The gully was quite wide in front of them, and to the left extended into the woods as far as they could see, while on the right it presently ended at a great mass of ledge rock, which towered well above their heads, and was crowned with trees, some of them very big, while at different points, as far as the bottom, there were trees of various sizes growing from crevices in the rock.
“H’m! I guess they did not know about this,” muttered Percival. “This gully can be bridged all right, and it will be a nice job for us; just the sort I like, but in the meantime, how are we going to get over and go on with our exploring?”
“You ought to know that,” laughed Billy Manners. “You are an engineer, you know. A little thing like that ought not to bother you.”
“Well, it does all the same,” said Percival with some impatience, as Billy took the black box from under his arm. “What are you going to do now, you funny fellow?”
“Take a picture of that ledge,” said Billy, looking around for a flat rock or a stump upon which to place his box.
“Wait a minute till we get back,” said Blaisdell, who had joined Jack at the gully. “It looks to me as if there was a cave down there. There is some sort of an opening at the bottom of the ledge, seems to me.”
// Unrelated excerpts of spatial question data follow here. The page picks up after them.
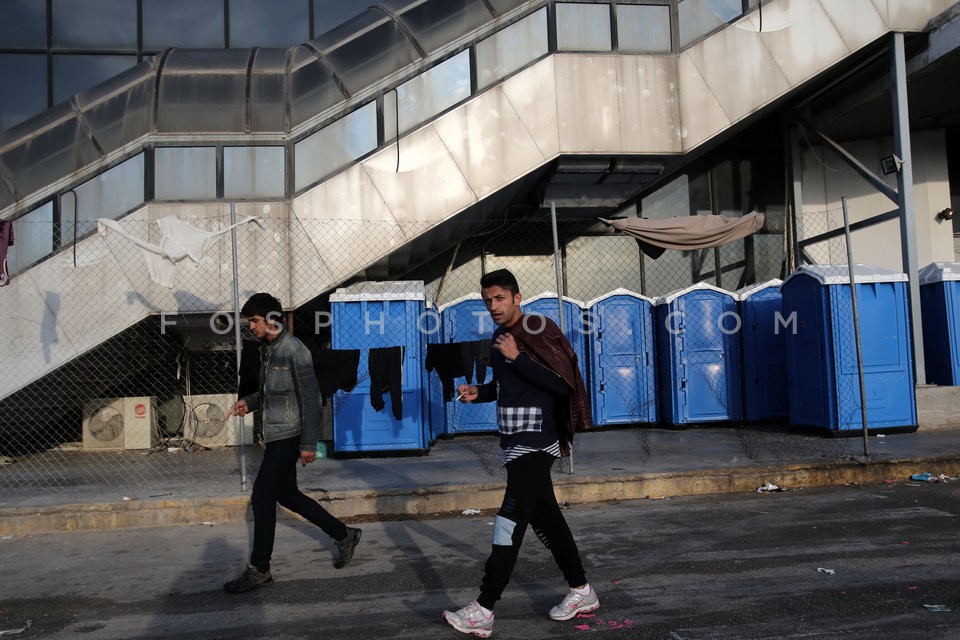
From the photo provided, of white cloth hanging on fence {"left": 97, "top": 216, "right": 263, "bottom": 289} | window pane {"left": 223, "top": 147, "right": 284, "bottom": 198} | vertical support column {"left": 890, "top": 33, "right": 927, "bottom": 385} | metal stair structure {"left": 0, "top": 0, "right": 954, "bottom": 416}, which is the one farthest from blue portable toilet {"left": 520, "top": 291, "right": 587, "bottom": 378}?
vertical support column {"left": 890, "top": 33, "right": 927, "bottom": 385}

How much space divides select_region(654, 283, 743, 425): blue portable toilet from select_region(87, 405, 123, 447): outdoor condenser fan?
8.46 meters

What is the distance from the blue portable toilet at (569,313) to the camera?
11.0 m

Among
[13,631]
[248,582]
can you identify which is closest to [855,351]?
[248,582]

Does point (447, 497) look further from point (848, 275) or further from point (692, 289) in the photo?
point (848, 275)

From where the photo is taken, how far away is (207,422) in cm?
1073

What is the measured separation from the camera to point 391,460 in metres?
9.00

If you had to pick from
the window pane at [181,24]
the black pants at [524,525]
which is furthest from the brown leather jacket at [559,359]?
the window pane at [181,24]

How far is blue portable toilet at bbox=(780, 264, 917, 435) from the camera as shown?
9.41 meters

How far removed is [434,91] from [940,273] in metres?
8.64

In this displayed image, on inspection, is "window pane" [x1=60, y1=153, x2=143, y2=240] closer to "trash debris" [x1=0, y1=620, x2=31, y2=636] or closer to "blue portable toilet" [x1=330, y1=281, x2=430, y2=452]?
"blue portable toilet" [x1=330, y1=281, x2=430, y2=452]

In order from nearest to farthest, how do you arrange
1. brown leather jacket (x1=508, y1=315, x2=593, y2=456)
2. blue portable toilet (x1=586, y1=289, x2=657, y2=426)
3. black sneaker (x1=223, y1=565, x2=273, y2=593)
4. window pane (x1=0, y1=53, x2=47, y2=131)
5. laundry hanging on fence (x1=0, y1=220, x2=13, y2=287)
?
brown leather jacket (x1=508, y1=315, x2=593, y2=456) → black sneaker (x1=223, y1=565, x2=273, y2=593) → laundry hanging on fence (x1=0, y1=220, x2=13, y2=287) → blue portable toilet (x1=586, y1=289, x2=657, y2=426) → window pane (x1=0, y1=53, x2=47, y2=131)

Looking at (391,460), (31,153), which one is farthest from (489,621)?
(31,153)

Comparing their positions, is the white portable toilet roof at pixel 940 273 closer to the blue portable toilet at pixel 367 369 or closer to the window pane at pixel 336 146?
the blue portable toilet at pixel 367 369

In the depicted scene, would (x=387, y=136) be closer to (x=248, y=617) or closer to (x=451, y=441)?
(x=451, y=441)
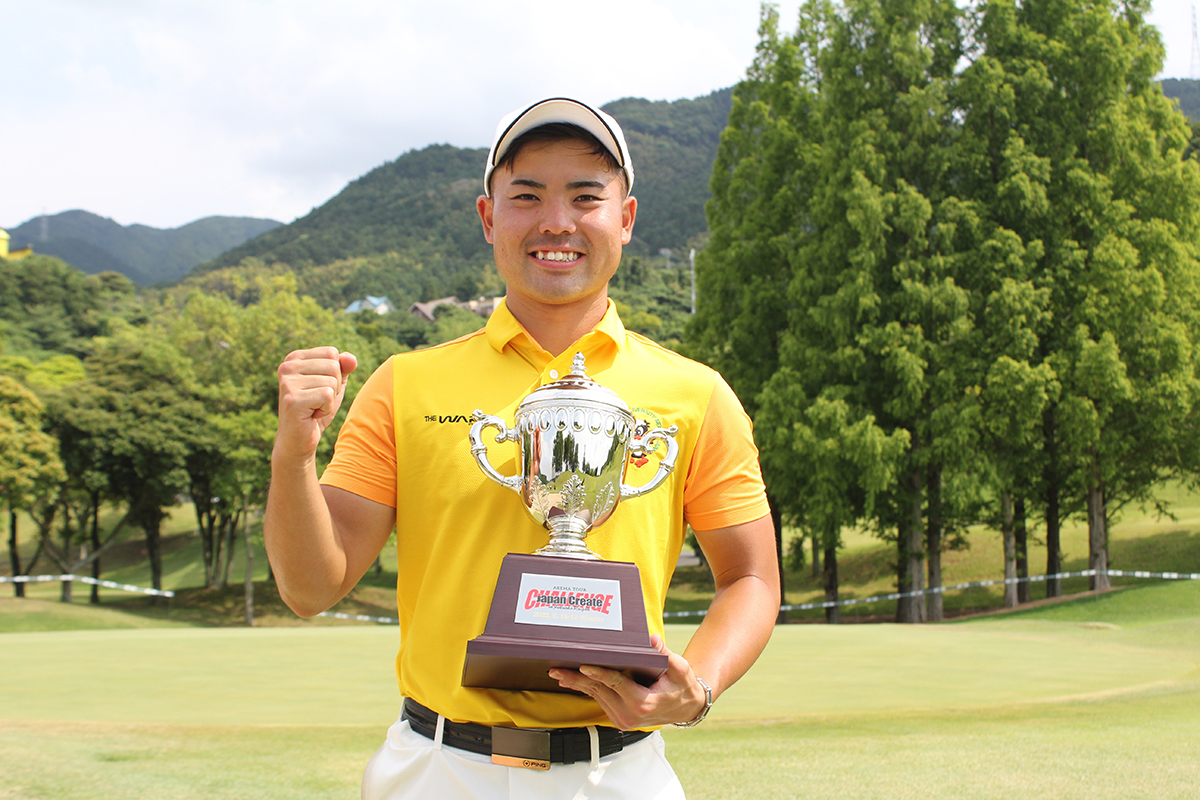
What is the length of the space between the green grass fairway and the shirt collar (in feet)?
13.3

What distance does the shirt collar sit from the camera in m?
2.21

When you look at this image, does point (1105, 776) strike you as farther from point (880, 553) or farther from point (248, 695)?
point (880, 553)

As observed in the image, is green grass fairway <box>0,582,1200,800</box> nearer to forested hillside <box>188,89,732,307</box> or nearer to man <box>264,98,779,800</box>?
man <box>264,98,779,800</box>

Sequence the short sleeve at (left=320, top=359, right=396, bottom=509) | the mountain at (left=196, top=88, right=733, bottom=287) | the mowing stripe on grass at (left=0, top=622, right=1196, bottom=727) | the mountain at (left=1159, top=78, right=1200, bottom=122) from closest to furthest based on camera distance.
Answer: the short sleeve at (left=320, top=359, right=396, bottom=509) < the mowing stripe on grass at (left=0, top=622, right=1196, bottom=727) < the mountain at (left=1159, top=78, right=1200, bottom=122) < the mountain at (left=196, top=88, right=733, bottom=287)

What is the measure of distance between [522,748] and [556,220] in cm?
111

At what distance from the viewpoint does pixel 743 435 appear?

“Yes, so there is. I never noticed it before. How are you going to get a picture, Billy? That is no camera you have. Where is your lens?”
“Haven’t any! I can take a picture without a lens, only it will require more time to make the exposure.”
“Take a photograph without a lens?” said Percival in a tone of doubt, mixed with scorn. “You must be crazy!”
Several of the boys thought the same as Dick, and laughed heartily at what they considered one of Billy’s harum scarum schemes.